See below for they key small business insurances for your consideration:

  1. Property insurance – this is crucial cover to protect your building from damages, theft, fire or vandalism. If you’re leasing your space (i.e. you don’t own your building), property insurance can also cover the valuable assets that you do own, such as the office equipment, computers, inventory or tools that your small business relies on.
  2. Commercial vehicle insurance – third party insurance is mandatory if you own a motor vehicle. If your company uses a vehicle for work purposes such as transporting your people or your equipment, you should consider insurance to cover things like damage or theft. If your employees drive their personal vehicles for work purposes, non-owned vehicle liability can protect your small business from being held liable to pay should your employee be involved in a collision.
  3. Business interruption – can your small business sustain an unexpected closure or disruption? For how long? According to a survey of 500 small businesses, CGU found that 1 in 4 would NOT survive if they had to close their doors for three months due to a major disruption such as a fire or storm. Business interruption insurance covers the shortfall in gross profits caused by the interruption to a small business from insured events. It helps pay ongoing costs and protects your profit margins until you’re back on your feet and operating at the profit level you were before the interruption.
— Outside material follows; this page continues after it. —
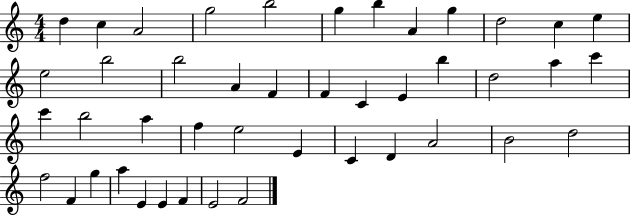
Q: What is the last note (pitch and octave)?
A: F4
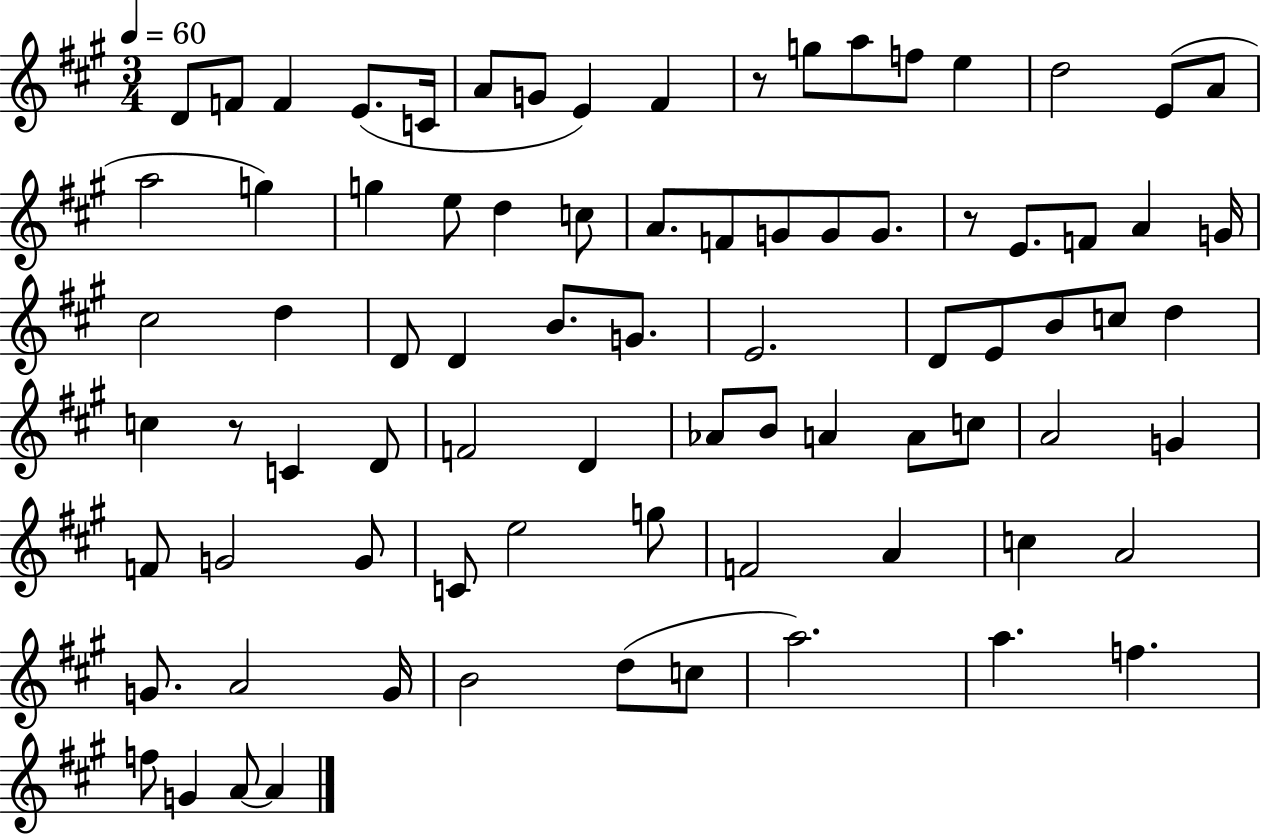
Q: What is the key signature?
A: A major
  4. Cyber insurance – if you use a computer or the internet in your small business, you have cyber risk. You are obligated to protect sensitive and private information about your people or your customers if you’re storing it and you could leave yourself exposed if you experienced a breach, hack or even accidental loss of a laptop containing data. Cyber liability insurance covers your small business for the costs associated with data breaches (such as legal costs or forensic investigation).
  5. Professional liability (also called professional indemnity or errors and omissions insurance) – this type of insurance protects you and your small business against claims for alleged negligence or breach of duty arising from an act, error or omission in providing a professional service that results in a financial loss, injury or property damage. If your small business provides advice or a service, this cover may be relevant to you.
  6. Public liability – this type of insurance covers your small business in the event that damage to property or injury to a person (a member of the public, not one of your employees) occurs on your premises or is caused by the actions of your business.
  7. Workers’ compensation – if you employ people, you are required to have workers’ compensation to protect them in the event of a workplace-related sickness or injury. Workers’ compensation provides wage replacement and medical benefits to those who are injured while working and protects your small business from facing legal action following an incident.

We hope the list above has helped you understand some of the typical small business insurances. However, every business is unique, which means you face your own risks, challenges and opportunities, so we would urge you to speak to your insurance broker for advice on the type of insurance solution that’s right for your business.